» PROBLEM SET
- A) Please transcribe the post on avoiding floats, beginning at the words "Looking at the" and stopping after "f3; g < n1_m;g+=f1)".
- B) Write the next part of the post about replacing floating point with integer math, starting after its final sentence.

» SOURCE PASSAGE
────────────────────

Don't use floats when you don't need to. Floating point operations are slower than integer operations and avoiding them can give you some worthwhile performance gains. For example the second snippet runs ~40% faster

Looking at the main loop, for all but the one square root (done only once) all the math can be integer math.

for (n1=1;n1<=ceil((sqrt(2*floor((3*n1_m+1)/2.0)+1)-2)/3.0);n1++)
{ if (array[n1] != 0)
        continue;
    z = ((3 * n1 + 1) / 2.0);
    p = ((2 * z) + 1);
    f1 = (ceil(((7*p)-2) / 3.0) - ceil((p - 2) / 3.0));
    f3 = (ceil(((7*p)-2) / 3.0) - ceil(((5 * p) - 2) / 3.0));
    for (g = ceil(((4*((z*z) + z)) - 1) / 3.0); g < n1_m;g+=f1)
    { array[g] = true; }
    if ((p +1) % 3 == 0) {
        for (g = ceil(((4*((z*z) + z)) - 1) / 3.0) + f3; g < n1_m;g+=f1)
        { array[g] = true; } }
    else {
        for (g = ceil(((4*((z*z) + z)) - 1) / 3.0) - f3; g<n1_m;g+=f1)
        { array[g] = true; }}}

you use float almost in every line. You only need a float for the sqrt.

────────────────────

» SOURCE INFORMATION
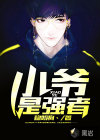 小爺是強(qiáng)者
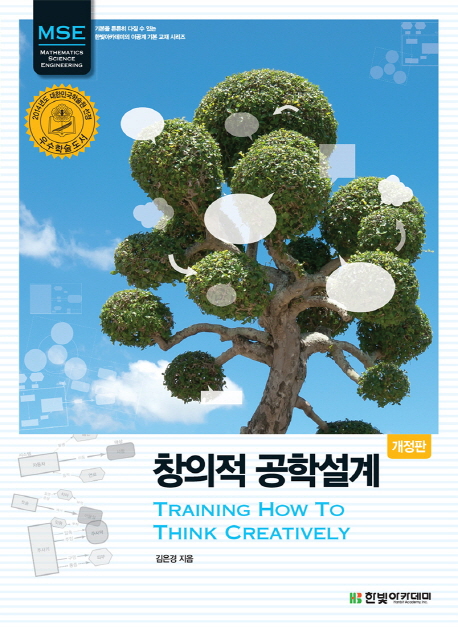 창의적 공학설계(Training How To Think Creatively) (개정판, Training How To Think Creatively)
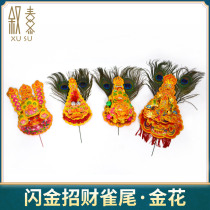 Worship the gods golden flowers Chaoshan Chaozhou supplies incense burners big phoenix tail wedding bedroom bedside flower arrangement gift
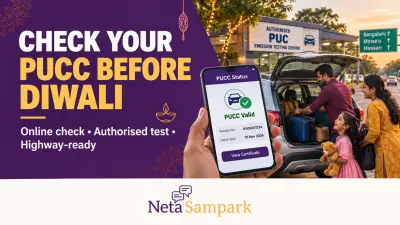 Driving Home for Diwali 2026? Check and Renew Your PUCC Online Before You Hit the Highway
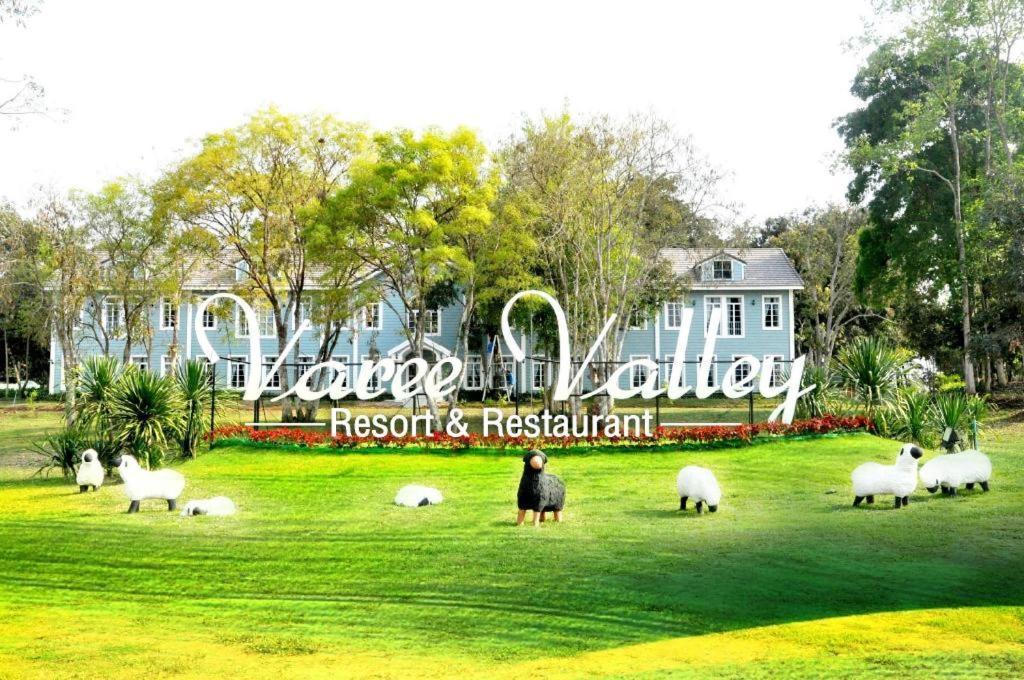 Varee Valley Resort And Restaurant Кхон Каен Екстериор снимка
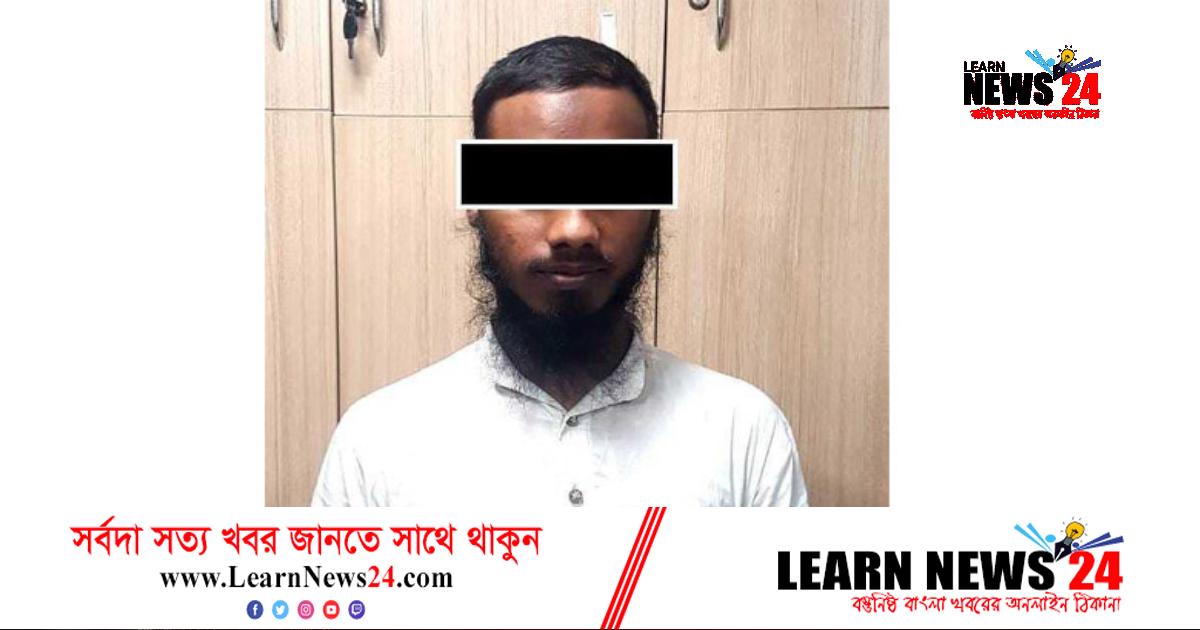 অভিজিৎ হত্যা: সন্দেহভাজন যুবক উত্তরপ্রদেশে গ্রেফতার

────────────────────

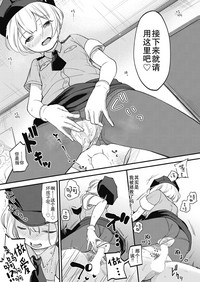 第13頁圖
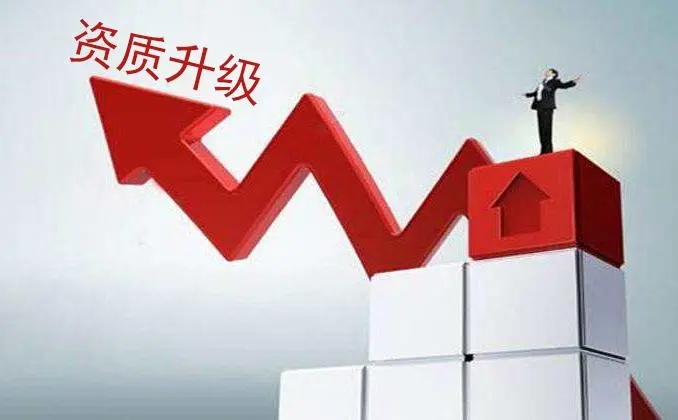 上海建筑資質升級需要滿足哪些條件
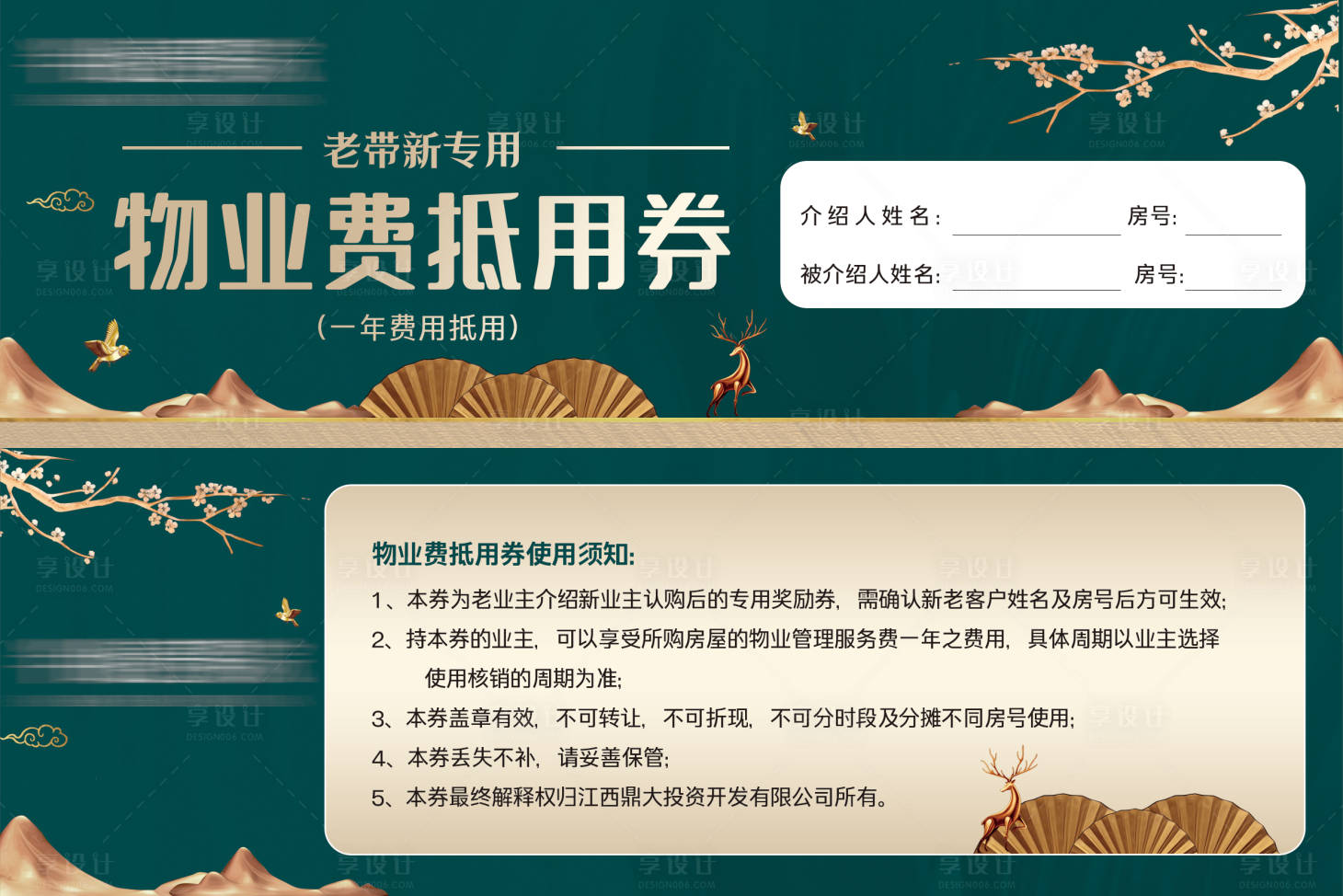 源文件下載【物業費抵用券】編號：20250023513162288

────────────────────

» RESULTS OF THE TASKS
- A)
Looking at the main loop, for all but the one square root (done only once) all the math can be integer math.

for (n1=1;n1<=ceil((sqrt(2*floor((3*n1_m+1)/2.0)+1)-2)/3.0);n1++)
{ if (array[n1] != 0)
        continue;
    z = ((3 * n1 + 1) / 2.0);
    p = ((2 * z) + 1);
    f1 = (ceil(((7*p)-2) / 3.0) - ceil((p - 2) / 3.0));
    f3 = (ceil(((7*p)-2) / 3.0) - ceil(((5 * p) - 2) / 3.0));
    for (g = ceil(((4*((z*z) + z)) - 1) / 3.0); g < n1_m;g+=f1)
    { array[g] = true; }
    if ((p +1) % 3 == 0) {
        for (g = ceil(((4*((z*z) + z)) - 1) / 3.0) + f3; g < n1_m;g+=f1)

- B)
Using unsigned ints you can use the following

result.push_back(2);
result.push_back(3);
const unsigned n = sqrt(((3 * n1_m + 1) & UINT_BOTTOM_BIT_MASK) + 1) / 3; 
for (unsigned n1 = 1; n1 <= n; n1++) {
    if (primeRoots[n1]) {
        const unsigned z  = (3 * n1 + 1) / 2;
        const unsigned p  = 2 * z + 1;
        const unsigned f1 = 7 * p / 3 - p / 3;
        const unsigned f3 = 7 * p / 3 - 5 * p / 3;
        const unsigned start  = (4 * (z * z + z) + 1) / 3; 
        const unsigned start1 = (p + 1) % 3 ? start - f3 : start + f3;
        for (unsigned g = start; g < n1_m; g += f1) { primeRoots[g] = 0; }
        for (unsigned g = start1; g < n1_m; g += f1) { primeRoots[g] = 0; }
    }
}
for (unsigned n1 = 1; n1 < n1_m; n1++) {
    if (primeRoots[n1]) { result.push_back((((3 * n1) + 1) & UINT_BOTTOM_BIT_MASK) + 1); } 
}

Note that the & UINT_BOTTOM_BIT_MASK remove the lowest bit and is the same as integer math / 2) * 2. The mask is defined as constexpr unsigned UINT_BOTTOM_BIT_MASK{UINT_MAX - 1};

Additional integer optimisations.

The values of f1 and f3 can be simplified from

const unsigned f1 = 7 * p / 3 - p / 3;     // (7p-p)/3 = (6p)/3 = 2p
                                           
const unsigned f3 = 7 * p / 3 - 5 * p / 3; // (7p-5p)/3 = (2p)/3

to

const unsigned f1 = 2 * p;
const unsigned f3 = (2 * p + 1) / 3; // the + 1 to adjust flooring of integer

or remove the /3 with a /2 (shift >> 1)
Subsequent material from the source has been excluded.